The main problem I came into was trying to make sure that when you merge two Trees the images weren't overlapping. I made a modification to make it work, I call this the Minimum Spaning Geometrical Tree. There are two functions, one that gives the relative positions of pieces in a tree Chargeds. And one that checks if there is a path to a specific relative position for a piece, ChargedPath. Here I call the positions charges, since I envisioned this for a more generalized use (e.g. particle tracking. )

The main part of the code is to build an adjacency list like this $$ \{ node1, \{\{"up", node2\}, \{"down", node24\}, \{"left", node64\}, \cdots \}\}, \\ \hspace{-11.5cm} \{node2, \cdots\} $$ Except instead of "up","down","left","right", I use 1,2,3,4. (maybe not in that order)

Weights

For weights I used the same as @ybeltukov, since it works best for noisy images.

r = 12;
var2[list_] := Total@(Variance[#] & /@ (Thread[list]));
corr[list1_, list2_] := 
   var2@GaussianFilter[list1 - list2, {{0, 0, r, 0}}]/
   (var2@GaussianFilter[list1 + list2, {{0, 0, r, 0}}]);

And I organize the edge pixels as the OP.

testdata = #[[PermutationList@RandomPermutation@Length[#]]] &@
 Flatten@ImagePartition[ExampleData[{"TestImage", "Lena"}], 64];
pics = testdata;

test2 = ImageData[#] & /@ pics;
test3 = MapIndexed[{#2[[1]], #1[[All, 1]], #1[[All, -1]], 
     #1[[1, All]], #1[[-1, All]]} &, test2];

Then I create a distance matrix, it checks $n^2$ distance between the edges, for left/right and up/down. It would be better organized as a bipartite graph but so it is for now. Amazingly, this is the slowest part of the code.

n = Length[pics]
AbsoluteTiming[
 leftrightF = 
   Table[If[i == j, 64^2, N[corr[test3[[i, 3]], test3[[j, 2]]]]], {i, 
    1, n}, {j, 1, n}];
 updownF = 
   Table[If[i == j, 64^2, N[corr[test3[[i, 5]], test3[[j, 4]]]]], {i, 
   1, n}, {j, 1, n}];
]

Minimum Spaning Geometrical tree

The main ingredient of the Kruskal Algorithm is that when you connect an edge you have to make you create no loops. If there is already a path between two points adding a connection between them will lead to a loop, so this function checks if there is a path between two points. I use Throw and Catch with a While loop for a depth-first search, and pack it all inside the Return. ( There might be a more efficient way to do this with Scan)

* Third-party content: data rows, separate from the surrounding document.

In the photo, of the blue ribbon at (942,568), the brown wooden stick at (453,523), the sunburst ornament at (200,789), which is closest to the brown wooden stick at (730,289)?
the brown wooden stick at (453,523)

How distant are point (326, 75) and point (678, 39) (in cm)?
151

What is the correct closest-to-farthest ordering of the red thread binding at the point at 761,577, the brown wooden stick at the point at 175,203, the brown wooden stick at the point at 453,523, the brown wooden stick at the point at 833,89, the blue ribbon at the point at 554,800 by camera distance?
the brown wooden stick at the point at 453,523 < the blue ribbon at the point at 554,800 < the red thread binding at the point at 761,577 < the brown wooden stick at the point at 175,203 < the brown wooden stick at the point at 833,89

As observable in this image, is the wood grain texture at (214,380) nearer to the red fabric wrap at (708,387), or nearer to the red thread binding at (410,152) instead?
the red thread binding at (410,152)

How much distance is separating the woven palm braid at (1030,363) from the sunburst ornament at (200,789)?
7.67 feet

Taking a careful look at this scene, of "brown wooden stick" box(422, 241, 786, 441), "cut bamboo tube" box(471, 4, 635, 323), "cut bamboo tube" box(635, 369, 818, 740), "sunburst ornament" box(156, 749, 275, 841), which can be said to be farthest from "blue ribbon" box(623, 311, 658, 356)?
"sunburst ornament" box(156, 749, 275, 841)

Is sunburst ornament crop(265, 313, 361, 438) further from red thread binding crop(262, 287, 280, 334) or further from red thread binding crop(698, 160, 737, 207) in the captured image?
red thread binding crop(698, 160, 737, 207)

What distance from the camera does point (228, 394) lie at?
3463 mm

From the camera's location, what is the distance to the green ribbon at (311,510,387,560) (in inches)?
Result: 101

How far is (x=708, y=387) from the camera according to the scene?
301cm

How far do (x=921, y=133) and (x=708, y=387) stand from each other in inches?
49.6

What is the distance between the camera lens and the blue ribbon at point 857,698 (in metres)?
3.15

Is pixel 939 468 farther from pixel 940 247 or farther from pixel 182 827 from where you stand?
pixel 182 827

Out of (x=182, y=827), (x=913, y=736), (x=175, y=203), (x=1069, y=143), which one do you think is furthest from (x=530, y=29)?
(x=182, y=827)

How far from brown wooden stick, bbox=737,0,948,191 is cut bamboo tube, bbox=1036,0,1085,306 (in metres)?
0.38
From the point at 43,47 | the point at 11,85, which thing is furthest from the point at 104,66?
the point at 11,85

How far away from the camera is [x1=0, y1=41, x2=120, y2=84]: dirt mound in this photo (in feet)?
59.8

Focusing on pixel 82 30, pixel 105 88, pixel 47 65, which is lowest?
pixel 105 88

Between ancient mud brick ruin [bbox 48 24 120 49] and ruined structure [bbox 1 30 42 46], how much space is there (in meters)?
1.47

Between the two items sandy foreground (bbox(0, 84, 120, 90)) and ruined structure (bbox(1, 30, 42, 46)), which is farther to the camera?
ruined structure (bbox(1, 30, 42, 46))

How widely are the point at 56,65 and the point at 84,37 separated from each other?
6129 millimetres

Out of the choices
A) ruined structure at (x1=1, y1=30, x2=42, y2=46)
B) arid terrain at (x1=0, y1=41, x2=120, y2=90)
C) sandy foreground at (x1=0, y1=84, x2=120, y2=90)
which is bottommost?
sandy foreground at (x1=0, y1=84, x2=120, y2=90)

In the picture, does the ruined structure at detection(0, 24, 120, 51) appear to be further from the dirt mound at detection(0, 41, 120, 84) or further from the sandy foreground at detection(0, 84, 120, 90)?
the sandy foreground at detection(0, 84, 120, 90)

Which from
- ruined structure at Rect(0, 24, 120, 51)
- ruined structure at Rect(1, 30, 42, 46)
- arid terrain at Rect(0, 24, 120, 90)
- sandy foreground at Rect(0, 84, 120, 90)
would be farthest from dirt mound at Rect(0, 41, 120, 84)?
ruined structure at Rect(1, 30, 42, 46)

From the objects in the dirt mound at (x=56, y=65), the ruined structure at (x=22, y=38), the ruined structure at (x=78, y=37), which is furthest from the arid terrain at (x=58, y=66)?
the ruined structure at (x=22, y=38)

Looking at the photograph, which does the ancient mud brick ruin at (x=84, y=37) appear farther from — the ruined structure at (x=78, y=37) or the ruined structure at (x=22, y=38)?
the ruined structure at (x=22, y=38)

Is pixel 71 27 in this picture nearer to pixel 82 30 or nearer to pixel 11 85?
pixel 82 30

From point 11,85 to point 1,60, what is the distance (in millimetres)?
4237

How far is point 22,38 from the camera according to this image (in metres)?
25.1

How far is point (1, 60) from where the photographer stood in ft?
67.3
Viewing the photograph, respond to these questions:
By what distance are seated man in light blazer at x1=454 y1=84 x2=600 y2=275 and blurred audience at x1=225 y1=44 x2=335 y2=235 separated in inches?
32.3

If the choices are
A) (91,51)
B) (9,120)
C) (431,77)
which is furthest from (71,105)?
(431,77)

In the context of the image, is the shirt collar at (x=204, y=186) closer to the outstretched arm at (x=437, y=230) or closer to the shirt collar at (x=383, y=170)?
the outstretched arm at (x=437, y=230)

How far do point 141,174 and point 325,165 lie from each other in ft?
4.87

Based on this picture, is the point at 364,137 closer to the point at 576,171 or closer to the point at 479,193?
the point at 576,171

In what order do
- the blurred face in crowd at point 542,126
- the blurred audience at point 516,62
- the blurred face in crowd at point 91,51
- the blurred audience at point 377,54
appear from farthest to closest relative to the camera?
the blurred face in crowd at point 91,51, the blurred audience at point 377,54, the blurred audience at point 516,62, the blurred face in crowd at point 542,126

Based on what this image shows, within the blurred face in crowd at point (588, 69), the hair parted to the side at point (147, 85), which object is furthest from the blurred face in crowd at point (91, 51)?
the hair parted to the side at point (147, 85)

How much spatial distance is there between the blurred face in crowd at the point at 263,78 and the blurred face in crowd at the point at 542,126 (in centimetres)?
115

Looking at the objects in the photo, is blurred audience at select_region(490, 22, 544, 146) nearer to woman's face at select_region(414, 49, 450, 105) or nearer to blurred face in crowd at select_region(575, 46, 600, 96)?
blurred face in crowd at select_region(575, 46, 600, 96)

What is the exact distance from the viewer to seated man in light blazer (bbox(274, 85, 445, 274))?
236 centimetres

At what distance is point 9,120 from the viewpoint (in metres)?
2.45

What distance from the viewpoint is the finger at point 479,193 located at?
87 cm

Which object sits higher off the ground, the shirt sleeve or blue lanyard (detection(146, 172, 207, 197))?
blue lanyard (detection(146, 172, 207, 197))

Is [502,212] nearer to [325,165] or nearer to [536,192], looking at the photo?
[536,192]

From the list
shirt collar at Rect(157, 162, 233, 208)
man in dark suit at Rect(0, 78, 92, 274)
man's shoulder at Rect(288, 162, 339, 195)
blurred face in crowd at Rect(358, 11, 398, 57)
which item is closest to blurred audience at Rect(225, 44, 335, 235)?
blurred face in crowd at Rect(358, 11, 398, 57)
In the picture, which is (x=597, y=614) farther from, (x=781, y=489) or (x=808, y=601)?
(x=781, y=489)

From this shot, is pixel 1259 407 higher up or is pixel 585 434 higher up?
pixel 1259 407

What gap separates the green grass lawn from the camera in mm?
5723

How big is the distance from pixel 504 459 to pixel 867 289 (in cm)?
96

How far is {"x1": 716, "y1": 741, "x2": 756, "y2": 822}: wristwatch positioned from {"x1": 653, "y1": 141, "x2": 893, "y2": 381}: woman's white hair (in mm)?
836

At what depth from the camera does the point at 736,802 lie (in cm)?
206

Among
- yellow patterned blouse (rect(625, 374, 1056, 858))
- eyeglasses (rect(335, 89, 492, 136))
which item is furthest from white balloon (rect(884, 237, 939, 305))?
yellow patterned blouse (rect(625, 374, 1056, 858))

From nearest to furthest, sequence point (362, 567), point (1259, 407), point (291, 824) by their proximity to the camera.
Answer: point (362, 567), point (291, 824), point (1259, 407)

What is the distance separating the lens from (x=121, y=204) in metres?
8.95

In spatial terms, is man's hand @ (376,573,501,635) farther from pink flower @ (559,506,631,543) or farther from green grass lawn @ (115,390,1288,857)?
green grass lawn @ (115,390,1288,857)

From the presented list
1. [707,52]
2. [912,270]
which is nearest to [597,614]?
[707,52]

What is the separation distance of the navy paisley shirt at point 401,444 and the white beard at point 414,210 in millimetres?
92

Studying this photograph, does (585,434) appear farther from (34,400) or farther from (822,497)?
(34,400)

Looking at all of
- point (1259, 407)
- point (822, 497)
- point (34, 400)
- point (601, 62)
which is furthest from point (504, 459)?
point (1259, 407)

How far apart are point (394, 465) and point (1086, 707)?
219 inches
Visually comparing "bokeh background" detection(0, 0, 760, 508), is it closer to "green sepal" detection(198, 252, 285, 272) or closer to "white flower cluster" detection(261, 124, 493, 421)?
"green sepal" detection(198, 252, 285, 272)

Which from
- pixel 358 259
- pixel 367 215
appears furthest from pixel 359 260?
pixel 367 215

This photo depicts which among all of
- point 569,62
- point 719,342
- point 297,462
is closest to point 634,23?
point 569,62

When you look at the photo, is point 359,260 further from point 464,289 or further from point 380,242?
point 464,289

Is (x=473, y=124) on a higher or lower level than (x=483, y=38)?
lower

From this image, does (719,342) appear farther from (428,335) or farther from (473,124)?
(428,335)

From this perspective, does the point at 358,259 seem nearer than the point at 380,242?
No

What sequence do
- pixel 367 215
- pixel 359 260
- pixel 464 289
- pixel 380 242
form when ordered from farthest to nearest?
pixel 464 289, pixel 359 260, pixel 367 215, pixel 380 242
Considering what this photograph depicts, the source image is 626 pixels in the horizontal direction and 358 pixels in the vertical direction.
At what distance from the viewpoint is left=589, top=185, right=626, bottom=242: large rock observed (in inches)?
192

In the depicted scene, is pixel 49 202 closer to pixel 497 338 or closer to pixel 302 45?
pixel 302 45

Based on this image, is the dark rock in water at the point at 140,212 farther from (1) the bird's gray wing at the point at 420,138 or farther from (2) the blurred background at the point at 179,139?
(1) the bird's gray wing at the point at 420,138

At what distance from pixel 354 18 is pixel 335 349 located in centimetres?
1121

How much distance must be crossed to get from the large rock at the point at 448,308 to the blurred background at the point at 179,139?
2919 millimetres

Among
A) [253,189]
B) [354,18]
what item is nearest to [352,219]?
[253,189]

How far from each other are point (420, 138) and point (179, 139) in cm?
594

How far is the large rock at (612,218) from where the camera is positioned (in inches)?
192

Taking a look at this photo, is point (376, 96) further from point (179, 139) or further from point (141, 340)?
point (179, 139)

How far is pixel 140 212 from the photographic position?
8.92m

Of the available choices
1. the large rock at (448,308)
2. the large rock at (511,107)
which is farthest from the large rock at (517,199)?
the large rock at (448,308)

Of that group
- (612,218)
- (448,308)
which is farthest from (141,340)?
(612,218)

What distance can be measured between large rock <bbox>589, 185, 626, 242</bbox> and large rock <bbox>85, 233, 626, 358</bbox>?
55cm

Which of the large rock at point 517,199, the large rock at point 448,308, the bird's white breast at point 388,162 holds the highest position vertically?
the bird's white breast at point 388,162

ITAPath[INadjgraph_List, point1_Integer, point2_Integer, label_: 1] :=
        Module[{adjgraph = fillin[Function[{y}, 
        {y[[1]], Function[{x}, x[[2]] ] /@ (y[[2]])}] /@ INadjgraph], 
        stack = {}, currentpos, marked},

  marked = Table[False, {i, 1, Length[adjgraph]}];
  marked[[point1]] = True;
  stack = Join[stack, adjgraph[[point1, 2]]];

  Return[
     Catch[
           If[point1 == point2, Throw[True];];
           While[Length[stack] != 0,
            currentpos = Last@stack;
            stack = Drop[stack, {-1}];
            If[!marked[[currentpos]],
              If[currentpos == point2, Throw[True];];
              marked[[currentpos]] = True;
              stack = Join[stack, adjgraph[[currentpos, 2]]];
            ];
           ];
           Throw[False];
           ]];
  ];

This is essentially a Depth-First Search Algorithm to see if there is a path (ITAP) between two points with the adjancecy list. I use a fill function to make the edges undirected in the adjacency list. For some reason I keep the adjacency list directed. ( Actually I think this is because I think the minimum weight between two edges is not always back to the same node)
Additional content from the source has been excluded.